WORK TASK —
Transcribe all the lines below exactly. Omit the pictures.

Records from a data collection —
◆ ◆ ◆ ◆ ◆
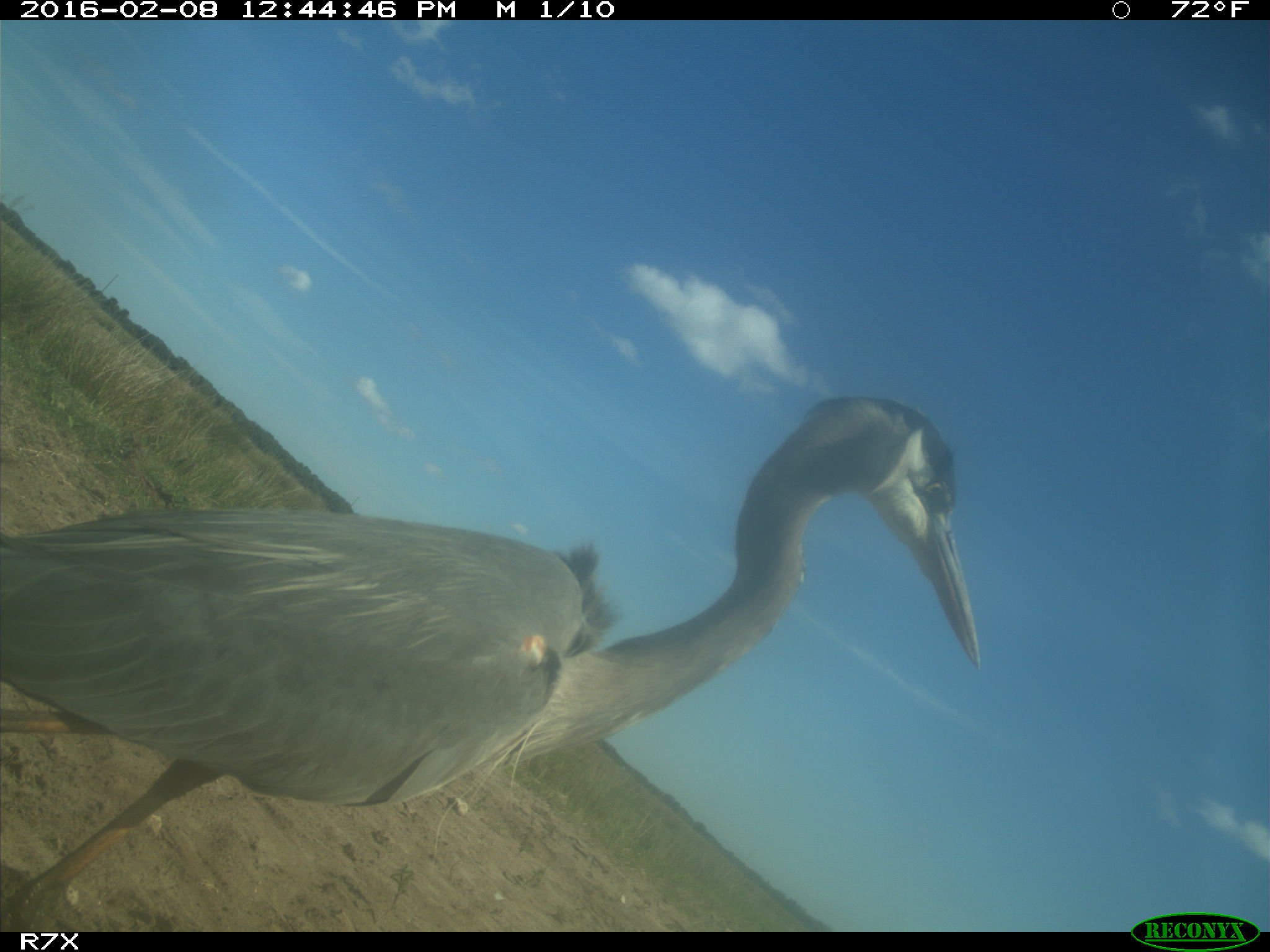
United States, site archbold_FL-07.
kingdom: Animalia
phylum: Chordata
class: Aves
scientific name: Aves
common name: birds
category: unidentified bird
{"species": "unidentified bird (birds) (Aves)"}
◆ ◆ ◆ ◆ ◆
SOLUTION TO THIS EXERCISE —
United States, site archbold_FL-07.
kingdom: Animalia
phylum: Chordata
class: Aves
scientific name: Aves
common name: birds
category: unidentified bird
{"species": "unidentified bird (birds) (Aves)"}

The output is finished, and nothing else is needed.